Il volto di Scipione si contrasse in una smorfia e la sua bocca non proferì risposta. Publio Ottavio non ebbe bisogno di altre spiegazioni e capì che non gli restava molto tempo.
-Pre… nditi cura… di mio figlio- balbettò a fatica- Ha… ha solo quattordici anni… è solo…
Scipione distolse lo sguardo e l’espressione sul suo volto s’incrinò, la vista gli si annebbiò per le lacrime. Lottò per ricacciarle indietro, poi si voltò di nuovo verso l’amico morente.
-Lo farò, te lo giuro- rispose.
Publio Ottavio sollevò una mano tremante e la infilò nella tunica.

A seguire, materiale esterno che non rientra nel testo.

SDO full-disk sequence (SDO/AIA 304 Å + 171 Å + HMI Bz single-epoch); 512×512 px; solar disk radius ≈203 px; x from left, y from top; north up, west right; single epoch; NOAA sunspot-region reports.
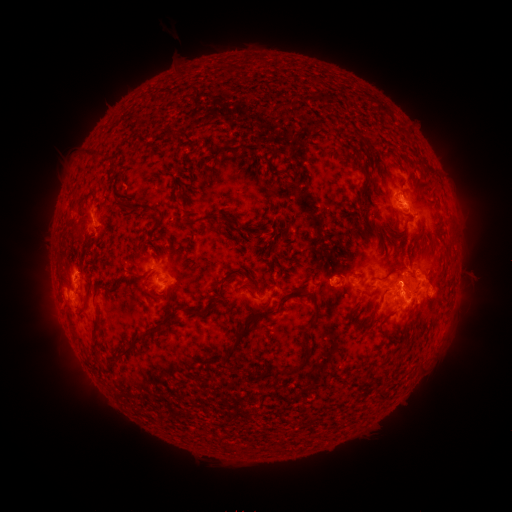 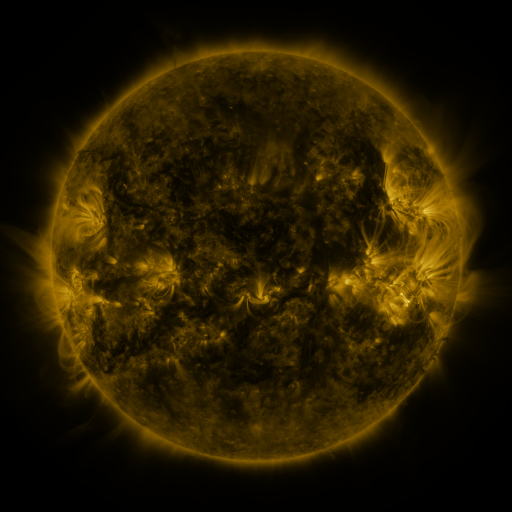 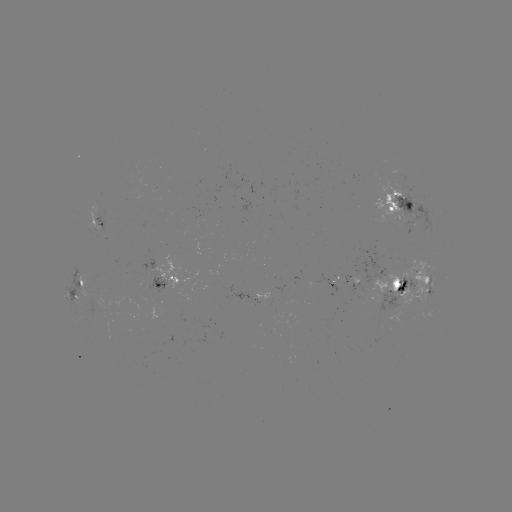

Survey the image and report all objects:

Intorno al suo collo, insieme al titulus, era appeso un sottile cilindro di metallo della grandezza del suo dito mignolo. Lo  infilò nella mano di Scipione.
-È il mio tabulario personale- disse- Occupatene tu… finché Publio… non sarà… in grado…
Scipione annuì, stringendosi al petto l’oggetto che gli era stato consegnato.
-Farò anche questo- rispose- Tu, però, cerca di resistere più che puoi, Aureliano! Puoi ancora salvarti!
Publio Ottavio sorrise e scosse la testa.
-Non… non sento più… nulla…
Si guardò intorno per quel che poté e sul suo volto si dipinse un’espressione piena di rammarico. Proprio qui dovevo venire a morire!, pensò. Freddo, ostile e lontano miglia e miglia dalla mia casa…
Inspirò profondamente. L’odore della neve gli giunse appena, così come la sua consistenza fra le dita della sua mano. La fine si stava avvicinando. Si voltò di nuovo verso Scipione. Lo vide a stento, le sue labbra si muovevano, si rivolgevano a lui, ma la sua voce non arrivò alle sue orecchie. Sollevò una mano verso di lui, sforzandosi di tenerla sollevata e aperta. Scipione capì e gliela strinse, mentre una singola lacrima scivolava sulla sua guancia sporca. Publio Ottavio sorrise e lasciò andare ogni resistenza al torpore che man mano s’impadroniva del suo corpo. Le immagini davanti ai suoi occhi sfocarono rapidamente, finché non fu tutto buio, e allora non sentì più nulla.